The finished product — April’s clam chowder with spring peas and garlic scapes. Despite the copious amounts of cream, it felt light enough to eat in early summer, thanks to celery leaves, lemon zest and the bright garlic scapes. Anita Lo & April wanted to cook with clams from the water near Anita’s house, but alas, weather and tide tables meant that we had to shoot the clamming scene a couple of weeks later. All good — through the magic of TV we made the clamming-into-cooking scenes seamless. Right?
In addition to the chowder, April whipped up a fresh pea purée with olive oil, garlic, and pecorino to spread on toast, and had made the crew her infamous Caesar salad the night before. She literally drove to Long Island with Caesar salad in her bag to feed us. It was one of the many bright spots of working with a chef who genuinely loves to cook and to feed people. We started off civilized but quickly devolved into eating salad with our fingers. It’s way tastier that way — it’s just science.
It was a VERY long morning for our NY-based crew — we were on the first day of an 11-day shoot out west, and had a 4:30am call time to get on the earliest flight out to Portland. Bleary-eyed and exhausted, we hopped in the cars and headed 90 minutes outside the city to Netart’s Bay to shoot at Jacobsen Salt. We twisted and turned through the evergreens in the Tillamook forest, leaving the city behind. And then pulled up to see this site in front of us. The light was gorgeous and the bay smelled so fresh and faintly briny — it woke us all up and we ended up filming everything we needed in one day, instead of the scheduled two.
After the water is filtered in from Netart’s Bay — which is just outside the doors here — it ends up in two of these massive tanks. The water was as smooth and reflective as glass. It was tempting to go for a swim …
Once the water goes through a couple of evaporation processes, it ends up in these smaller tanks set over a gas stove, where the crystals start to form. Ben is clearly a pro at this, but lifting the salt out of the vats was hard! You had to be careful not to break up the larger crystals, some of which were as big as the palm of my hand. Plus, fun fact — salt weighs a lot. Takes a little muscle.
April and our DP Ethan amidst our gear, splayed across Ben’s gravel driveway. Mixed in with our luggage. It doesn’t LOOK like the most efficient system, but we have our methods.
A true artist, Ethan saw an opportunity for a perfect time lapse. The changing sky and tides and mist rising from the bay made for a spectacular shot. Director Michael looks on approvingly. I loved how the whole place felt like a summer camp — complete with canoes, folding tables for lunch, and even swag — we all took home Jacobsen sweatshirts and hats as parting gifts.

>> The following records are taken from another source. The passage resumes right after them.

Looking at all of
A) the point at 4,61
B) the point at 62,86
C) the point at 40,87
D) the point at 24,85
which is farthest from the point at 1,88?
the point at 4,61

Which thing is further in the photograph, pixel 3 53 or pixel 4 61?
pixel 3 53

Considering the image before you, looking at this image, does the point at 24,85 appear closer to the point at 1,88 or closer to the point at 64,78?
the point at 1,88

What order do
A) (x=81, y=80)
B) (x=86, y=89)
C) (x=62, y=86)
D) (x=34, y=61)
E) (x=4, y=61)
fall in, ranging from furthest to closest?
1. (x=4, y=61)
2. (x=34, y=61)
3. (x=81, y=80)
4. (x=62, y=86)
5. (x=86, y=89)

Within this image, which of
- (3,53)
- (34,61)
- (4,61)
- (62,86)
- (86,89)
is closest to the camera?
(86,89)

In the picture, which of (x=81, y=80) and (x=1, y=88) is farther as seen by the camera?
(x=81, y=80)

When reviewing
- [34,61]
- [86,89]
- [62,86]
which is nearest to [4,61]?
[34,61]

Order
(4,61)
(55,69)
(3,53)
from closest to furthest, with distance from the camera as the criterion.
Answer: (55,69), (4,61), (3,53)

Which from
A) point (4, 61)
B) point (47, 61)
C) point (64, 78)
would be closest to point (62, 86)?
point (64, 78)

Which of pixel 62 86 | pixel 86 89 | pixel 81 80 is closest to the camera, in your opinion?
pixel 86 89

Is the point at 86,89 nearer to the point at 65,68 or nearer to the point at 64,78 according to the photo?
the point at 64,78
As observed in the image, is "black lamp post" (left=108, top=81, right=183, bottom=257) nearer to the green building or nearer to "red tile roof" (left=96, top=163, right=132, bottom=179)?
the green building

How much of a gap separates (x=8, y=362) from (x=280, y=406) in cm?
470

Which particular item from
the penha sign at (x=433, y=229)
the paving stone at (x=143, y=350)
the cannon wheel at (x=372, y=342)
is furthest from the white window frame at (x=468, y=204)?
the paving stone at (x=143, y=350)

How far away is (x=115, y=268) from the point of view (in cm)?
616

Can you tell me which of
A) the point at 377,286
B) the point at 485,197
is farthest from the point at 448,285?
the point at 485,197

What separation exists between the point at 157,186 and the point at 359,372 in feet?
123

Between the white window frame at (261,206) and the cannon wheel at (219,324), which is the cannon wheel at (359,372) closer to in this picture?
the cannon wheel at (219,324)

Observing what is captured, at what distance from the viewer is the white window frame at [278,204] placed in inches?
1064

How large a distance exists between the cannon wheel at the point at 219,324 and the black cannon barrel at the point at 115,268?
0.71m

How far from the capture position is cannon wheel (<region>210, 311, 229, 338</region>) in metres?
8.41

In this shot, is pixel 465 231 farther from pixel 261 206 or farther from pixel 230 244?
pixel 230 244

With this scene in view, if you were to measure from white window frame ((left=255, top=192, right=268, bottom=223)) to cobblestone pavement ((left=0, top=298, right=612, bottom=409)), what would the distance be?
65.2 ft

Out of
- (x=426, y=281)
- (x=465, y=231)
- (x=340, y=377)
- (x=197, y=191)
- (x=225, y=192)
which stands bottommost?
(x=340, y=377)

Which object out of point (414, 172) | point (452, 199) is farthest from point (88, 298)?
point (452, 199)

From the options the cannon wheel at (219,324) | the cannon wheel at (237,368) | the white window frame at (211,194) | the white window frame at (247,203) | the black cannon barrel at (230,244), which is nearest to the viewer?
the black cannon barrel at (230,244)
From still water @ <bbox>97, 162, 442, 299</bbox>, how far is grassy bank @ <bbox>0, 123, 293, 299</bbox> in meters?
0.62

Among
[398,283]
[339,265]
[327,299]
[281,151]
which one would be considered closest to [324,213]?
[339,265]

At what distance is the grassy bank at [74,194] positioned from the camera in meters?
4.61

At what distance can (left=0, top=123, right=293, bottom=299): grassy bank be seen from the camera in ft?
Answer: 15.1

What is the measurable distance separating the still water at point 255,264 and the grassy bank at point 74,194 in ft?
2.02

Because we were a little ahead of schedule and we had about 2 hours to kill in Portland, we opted for crew lunch at the original Pok Pok in Portland. It did not disappoint. And clearly, we ordered lightly … this is only round one. We eat a lot of April’s food when shooting, and this was a departure from her “anal rustic” cooking. It was also great eating at a place like this with a chef, who had some strong opinions on what we should and shouldn’t try (pretty much everything landed in the ‘should’ column).

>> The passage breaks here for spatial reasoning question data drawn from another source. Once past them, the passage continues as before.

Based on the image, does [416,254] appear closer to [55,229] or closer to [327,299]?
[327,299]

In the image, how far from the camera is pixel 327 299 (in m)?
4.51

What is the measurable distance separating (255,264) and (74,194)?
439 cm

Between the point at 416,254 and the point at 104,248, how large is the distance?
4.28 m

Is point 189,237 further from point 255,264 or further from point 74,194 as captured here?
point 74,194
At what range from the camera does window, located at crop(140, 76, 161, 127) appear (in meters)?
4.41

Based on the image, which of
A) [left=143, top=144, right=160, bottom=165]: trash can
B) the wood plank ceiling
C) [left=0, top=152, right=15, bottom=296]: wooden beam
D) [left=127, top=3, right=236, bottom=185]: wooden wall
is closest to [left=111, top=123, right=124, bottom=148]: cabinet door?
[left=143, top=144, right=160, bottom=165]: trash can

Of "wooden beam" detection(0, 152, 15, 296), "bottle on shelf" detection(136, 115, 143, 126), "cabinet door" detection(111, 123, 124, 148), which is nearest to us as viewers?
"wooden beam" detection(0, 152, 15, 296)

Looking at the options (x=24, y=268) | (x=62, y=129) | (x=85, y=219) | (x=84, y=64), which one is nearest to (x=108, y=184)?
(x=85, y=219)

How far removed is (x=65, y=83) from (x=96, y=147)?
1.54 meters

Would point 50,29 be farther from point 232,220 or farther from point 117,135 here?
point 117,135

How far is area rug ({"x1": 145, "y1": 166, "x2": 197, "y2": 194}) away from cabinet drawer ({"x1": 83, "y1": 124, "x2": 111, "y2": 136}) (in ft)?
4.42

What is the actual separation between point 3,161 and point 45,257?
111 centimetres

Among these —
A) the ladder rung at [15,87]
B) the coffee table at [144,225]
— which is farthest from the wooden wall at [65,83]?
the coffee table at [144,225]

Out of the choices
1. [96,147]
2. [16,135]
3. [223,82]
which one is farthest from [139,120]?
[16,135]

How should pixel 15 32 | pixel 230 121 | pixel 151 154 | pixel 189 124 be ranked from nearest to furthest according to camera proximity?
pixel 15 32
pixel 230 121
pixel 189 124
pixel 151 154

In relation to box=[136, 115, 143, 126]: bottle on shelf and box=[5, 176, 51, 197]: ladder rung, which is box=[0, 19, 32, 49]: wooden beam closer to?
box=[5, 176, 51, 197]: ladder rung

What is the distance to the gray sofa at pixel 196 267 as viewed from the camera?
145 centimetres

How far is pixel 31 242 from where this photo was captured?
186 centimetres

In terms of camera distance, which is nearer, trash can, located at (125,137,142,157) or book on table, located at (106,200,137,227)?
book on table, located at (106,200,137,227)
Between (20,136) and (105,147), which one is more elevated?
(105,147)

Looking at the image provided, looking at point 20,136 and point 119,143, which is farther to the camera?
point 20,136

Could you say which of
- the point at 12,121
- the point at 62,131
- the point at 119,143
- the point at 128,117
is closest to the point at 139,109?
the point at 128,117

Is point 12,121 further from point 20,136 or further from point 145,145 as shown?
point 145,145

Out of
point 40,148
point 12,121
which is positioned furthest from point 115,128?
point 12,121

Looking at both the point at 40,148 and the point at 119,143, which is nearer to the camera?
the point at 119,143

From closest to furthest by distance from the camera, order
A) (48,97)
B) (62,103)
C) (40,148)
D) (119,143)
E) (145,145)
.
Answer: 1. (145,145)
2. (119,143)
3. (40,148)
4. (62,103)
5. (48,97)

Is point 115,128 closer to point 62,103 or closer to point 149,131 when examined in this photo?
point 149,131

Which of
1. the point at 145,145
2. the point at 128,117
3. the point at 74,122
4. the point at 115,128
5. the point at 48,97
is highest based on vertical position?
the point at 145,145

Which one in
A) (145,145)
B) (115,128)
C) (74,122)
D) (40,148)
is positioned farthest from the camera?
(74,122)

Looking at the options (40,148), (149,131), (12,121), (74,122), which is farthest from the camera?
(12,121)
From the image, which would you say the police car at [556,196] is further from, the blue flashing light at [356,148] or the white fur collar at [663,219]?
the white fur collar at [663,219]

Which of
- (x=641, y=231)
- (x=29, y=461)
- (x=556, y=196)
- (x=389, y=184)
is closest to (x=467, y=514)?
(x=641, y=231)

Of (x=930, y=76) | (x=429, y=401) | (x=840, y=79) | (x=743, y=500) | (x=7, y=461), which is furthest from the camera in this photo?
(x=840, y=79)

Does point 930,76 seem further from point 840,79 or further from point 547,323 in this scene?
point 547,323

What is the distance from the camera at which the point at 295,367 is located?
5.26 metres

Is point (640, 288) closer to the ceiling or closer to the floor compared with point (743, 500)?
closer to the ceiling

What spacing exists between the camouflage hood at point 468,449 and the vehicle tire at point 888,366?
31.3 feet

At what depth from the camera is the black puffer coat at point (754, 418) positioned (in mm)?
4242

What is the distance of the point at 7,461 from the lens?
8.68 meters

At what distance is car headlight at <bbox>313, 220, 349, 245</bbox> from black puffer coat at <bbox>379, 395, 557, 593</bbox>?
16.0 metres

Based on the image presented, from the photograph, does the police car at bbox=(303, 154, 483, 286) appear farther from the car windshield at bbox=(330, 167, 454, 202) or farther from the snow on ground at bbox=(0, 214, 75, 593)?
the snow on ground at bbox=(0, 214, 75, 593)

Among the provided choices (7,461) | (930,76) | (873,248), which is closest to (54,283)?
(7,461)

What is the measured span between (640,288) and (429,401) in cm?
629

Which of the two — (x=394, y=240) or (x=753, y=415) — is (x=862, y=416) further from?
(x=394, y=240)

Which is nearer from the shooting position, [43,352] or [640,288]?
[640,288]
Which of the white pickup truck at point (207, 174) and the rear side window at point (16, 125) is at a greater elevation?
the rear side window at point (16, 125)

When SF chef Brandon Jew was talking about what he might make for our Sea/Salt episode, he blew our minds with his fish skin chicharrones. It was such a simple technique that’s used with other animal skins, but I’d never thought of making fish skin into a chip. He topped it with a pickly salmon tartare, dressed microgreens, and a dollop of salmon roe for garnish. The vibrant colors were gorgeous and totally enticing, but the flavor of the sea was literally in every element of the dish. He got an A+ on this assignment.